I. To examine and describe the safety and feasibility of nivolumab plus ipilimumab as neoadjuvant therapy. (Arm 1) II. To examine and describe the safety and feasibility of IL13Ralpha2-CAR T cell plus nivolumab as adjuvant therapy. (Arms 1 and 2) III. In arms determined to be safe and feasible, a selection design based on two Southwest Oncology Group (SWOG) two stage designs will be used to assess which arm(s) goes on for further study based on survival rate at 9 months.

SECONDARY OBJECTIVES:

I. Describe persistence, expansion and phenotype of endogenous and IL13Ralpha2-CAR CAR T cells in tumor cyst fluid (TCF), peripheral blood (PB), and cerebral spinal fluid (CSF).

II. Describe cytokine levels (PB, TCF, CSF) over the study period for each arm. (Arm 1 or Arm 2).

III. Estimate disease response rates. IV. Estimate time to progression. V. Estimate median overall survival (OS).

VI. In study participants who have completed the adjuvant dose-limiting toxicity (DLT) period:

VIa.

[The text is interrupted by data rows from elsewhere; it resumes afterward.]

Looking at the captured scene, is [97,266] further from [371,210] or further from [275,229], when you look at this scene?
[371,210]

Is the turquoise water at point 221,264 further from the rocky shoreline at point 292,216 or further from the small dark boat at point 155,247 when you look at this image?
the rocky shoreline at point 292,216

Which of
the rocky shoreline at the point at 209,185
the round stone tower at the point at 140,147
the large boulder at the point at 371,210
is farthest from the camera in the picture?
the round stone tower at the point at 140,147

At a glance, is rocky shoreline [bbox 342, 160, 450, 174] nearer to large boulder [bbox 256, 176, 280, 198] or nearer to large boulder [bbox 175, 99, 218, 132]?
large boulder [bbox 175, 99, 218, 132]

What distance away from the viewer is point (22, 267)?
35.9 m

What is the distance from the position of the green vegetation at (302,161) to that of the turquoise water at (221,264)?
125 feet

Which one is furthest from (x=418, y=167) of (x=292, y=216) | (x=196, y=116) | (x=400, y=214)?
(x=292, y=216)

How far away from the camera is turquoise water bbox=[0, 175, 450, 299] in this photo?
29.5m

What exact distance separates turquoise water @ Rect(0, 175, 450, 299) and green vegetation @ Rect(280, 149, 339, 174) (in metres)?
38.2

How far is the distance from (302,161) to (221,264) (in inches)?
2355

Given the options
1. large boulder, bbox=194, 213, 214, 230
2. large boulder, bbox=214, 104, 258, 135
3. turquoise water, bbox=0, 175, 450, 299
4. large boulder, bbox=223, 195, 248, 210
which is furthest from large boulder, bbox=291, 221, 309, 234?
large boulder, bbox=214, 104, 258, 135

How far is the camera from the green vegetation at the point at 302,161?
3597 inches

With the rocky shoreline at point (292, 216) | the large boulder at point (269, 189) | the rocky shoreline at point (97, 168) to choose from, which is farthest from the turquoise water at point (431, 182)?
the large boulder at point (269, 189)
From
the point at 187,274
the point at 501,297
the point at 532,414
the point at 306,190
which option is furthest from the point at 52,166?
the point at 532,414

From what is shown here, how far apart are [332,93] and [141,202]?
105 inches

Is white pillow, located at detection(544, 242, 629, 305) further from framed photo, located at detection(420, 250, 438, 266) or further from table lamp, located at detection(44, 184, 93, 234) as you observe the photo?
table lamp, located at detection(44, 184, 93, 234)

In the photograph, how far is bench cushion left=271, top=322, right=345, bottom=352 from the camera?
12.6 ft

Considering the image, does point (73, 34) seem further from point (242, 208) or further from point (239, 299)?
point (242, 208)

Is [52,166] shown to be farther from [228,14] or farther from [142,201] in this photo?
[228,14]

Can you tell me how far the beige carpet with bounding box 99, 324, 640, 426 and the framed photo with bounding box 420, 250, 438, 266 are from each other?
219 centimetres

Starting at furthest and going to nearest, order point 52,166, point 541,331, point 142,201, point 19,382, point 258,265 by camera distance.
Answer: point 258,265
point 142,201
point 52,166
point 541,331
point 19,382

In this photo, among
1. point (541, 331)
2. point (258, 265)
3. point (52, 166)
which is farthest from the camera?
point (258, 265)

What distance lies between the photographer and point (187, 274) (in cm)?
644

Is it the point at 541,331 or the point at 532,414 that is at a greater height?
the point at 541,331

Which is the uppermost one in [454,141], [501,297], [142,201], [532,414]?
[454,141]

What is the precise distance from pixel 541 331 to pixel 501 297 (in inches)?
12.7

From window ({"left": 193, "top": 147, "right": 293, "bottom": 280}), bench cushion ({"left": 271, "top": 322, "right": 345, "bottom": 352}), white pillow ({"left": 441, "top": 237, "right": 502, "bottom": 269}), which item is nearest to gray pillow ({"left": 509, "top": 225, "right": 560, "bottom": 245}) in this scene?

Estimate the mean change from baseline in quality of life using the European Organization for Research and Treatment of Cancer (EORTC) Quality of Life Questionnaire-Core (QLQ-C)30 and EORTC QLQ Brain Cancer Patients (BN-20) survey scale, domain and item scores during and post treatment.

VIb. Assess if the area under the curve (AUC) for CD3 T cells, IFNgamma and IP-10 for the DLT period is greater in one arm versus (vs.) the other.

VII. In study participants who undergo an additional biopsy/resection or autopsy:

VIIa. Evaluate CAR T cell persistence in the tumor tissue and the location of the CAR T cells with respect to the injection, and VIIb. Evaluate IL13Ralpha2 antigen and PD-L1 levels on tumor tissue pre and post CAR T cell therapy.

VIII. Use biomathematical modeling of tumor growth to evaluate benefit of treatment.

OUTLINE: Patients are randomized to 1 of 2 arms.

ARM I: Patients receive nivolumab intravenously (IV) over 60 minutes and ipilimumab IV over 90 minutes on day -14. Patients then receive IL13Ralpha2 CAR T cells infusion over 5 minutes via Rickham catheter (intracranial intraventricular [ICV]/intracranital intratumoral [ICT]) every week and nivolumab IV over 30 minutes every other week. Treatment repeats weekly for up to 4 cycles in the absence of disease progression or unacceptable toxicity. After cycle 4, patients may receive additional CAR T cells weekly and nivolumab IV every other week or monthly at the discretion of the principal investigator and oncologist.

ARM II: Patients receive IL13Ralpha2 CAR T cells infusion over 5 minutes via Rickham catheter (ICV/ICT) every week and nivolumab IV over 30 minutes every other week. Treatment repeats weekly for up to 4 cycles in the absence of disease progression or unacceptable toxicity. After cycle 4, patients may receive additional CAR T cells weekly and nivolumab IV every other week or monthly at the discretion of the principal investigator and oncologist.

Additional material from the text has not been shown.